Il s’agira d’analyser dans cette communication comment le patrimoine est devenu une ressource territoriale gage de gouvernance urbaine et comment s’élabore cette mécanique de patrimonialisation dans laquelle interviennent des parties-prenantes locales (associations, ONG, ashram de Sri Aurobindo), nationales (État central et fédéré, ministères du tourisme) et internationales (Agence Française de Développement notamment). Nous nous emploierons à questionner les registres de légitimités usités par les institutions qui s’emploient à cette politique et au premier rang desquelles se trouvent l’INTACH (Indian National Trust for Art and Cultural Heritage) et la Smart city mission. A partir d’entretiens semi-directifs menés auprès des diverses parties-prenantes, nous souhaitons montrer comment, à travers ces coopérations, s’établit un rapport entre démarches socio-économiques et patrimoniales ; ces synergies faisant du territoire de Pondichéry un lieu de création et d’innovation.
"La dinanderie de Constantine au prisme des dispositifs économiques de
développement"
Mouna MAZRI BENARIOUA
Au delà des valeurs patrimoniales et identitaires que l’artisanat traditionnel détient, ses effets économiques ne sont plus à démontrer. Son potentiel d’employabilité, et les retombées du tourisme culturel dont il est moteur, font qu’il prend de plus en plus de significations dans la recherche de nouvelles voies pour le développement des territoires en crise. C’est d’ailleurs par rapport à ce potentiel détenu, que l’Algérie a dû mobiliser toute une stratégie d’action, ayant pour ambition majeure de faire des savoirs faires artisanaux spécifiques à certaines régions du pays , des ressources territoriales de développement qu’il s’agit de promouvoir par des programmes et dispositifs de revalorisation . A cet effet, des projets pilotes ont concerné l’expérimentation de ces dispositifs dont notamment celui de « SPL (système productif localisé) » puis de « Cluster », où des partenaires locaux et étrangers œuvrent de concert, pour la labellisation de certains produits artisanaux.

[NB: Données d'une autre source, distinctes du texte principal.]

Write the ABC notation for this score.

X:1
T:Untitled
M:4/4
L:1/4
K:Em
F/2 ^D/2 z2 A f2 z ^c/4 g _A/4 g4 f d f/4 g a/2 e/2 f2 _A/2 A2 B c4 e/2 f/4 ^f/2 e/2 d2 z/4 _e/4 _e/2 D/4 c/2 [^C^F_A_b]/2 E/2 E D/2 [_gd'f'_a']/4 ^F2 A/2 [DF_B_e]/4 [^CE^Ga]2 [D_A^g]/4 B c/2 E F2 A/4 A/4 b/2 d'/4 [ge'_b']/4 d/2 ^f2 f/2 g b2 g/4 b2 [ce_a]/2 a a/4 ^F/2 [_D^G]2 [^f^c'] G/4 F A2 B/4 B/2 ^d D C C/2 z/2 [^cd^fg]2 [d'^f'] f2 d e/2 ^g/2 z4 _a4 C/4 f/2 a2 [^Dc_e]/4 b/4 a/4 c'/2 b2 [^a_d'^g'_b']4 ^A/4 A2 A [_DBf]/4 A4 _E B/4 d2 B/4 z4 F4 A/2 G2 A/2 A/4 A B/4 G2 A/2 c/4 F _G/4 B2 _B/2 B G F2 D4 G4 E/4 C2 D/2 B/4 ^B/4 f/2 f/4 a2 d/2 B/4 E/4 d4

La communication proposée, tente une description de ces dispositifs à travers le projet pilote du « SPL Dinanderie de Constantine » et du « Cluster Dinanderie de Constantine », s’inscrivant dans la stratégie nationale de revalorisation de l’artisanat traditionnel algérien. Selon une approche monographique, il sera question dans un premier temps, de rendre compte des aspects démontrant la dinanderie comme une spécificité culturelle propre à la ville de Constantine, et une ressource territoriale pour son développement local. Dans un deuxième temps, on aura à exposer les circonstances de mise en œuvre du « SPL Dinanderie » et du « Cluster Dinanderie », notamment à présenter leurs objectifs, leurs axes d’intervention et leurs acteurs, à travers lesquels se perçoit la pertinence de leurs modes de gouvernance.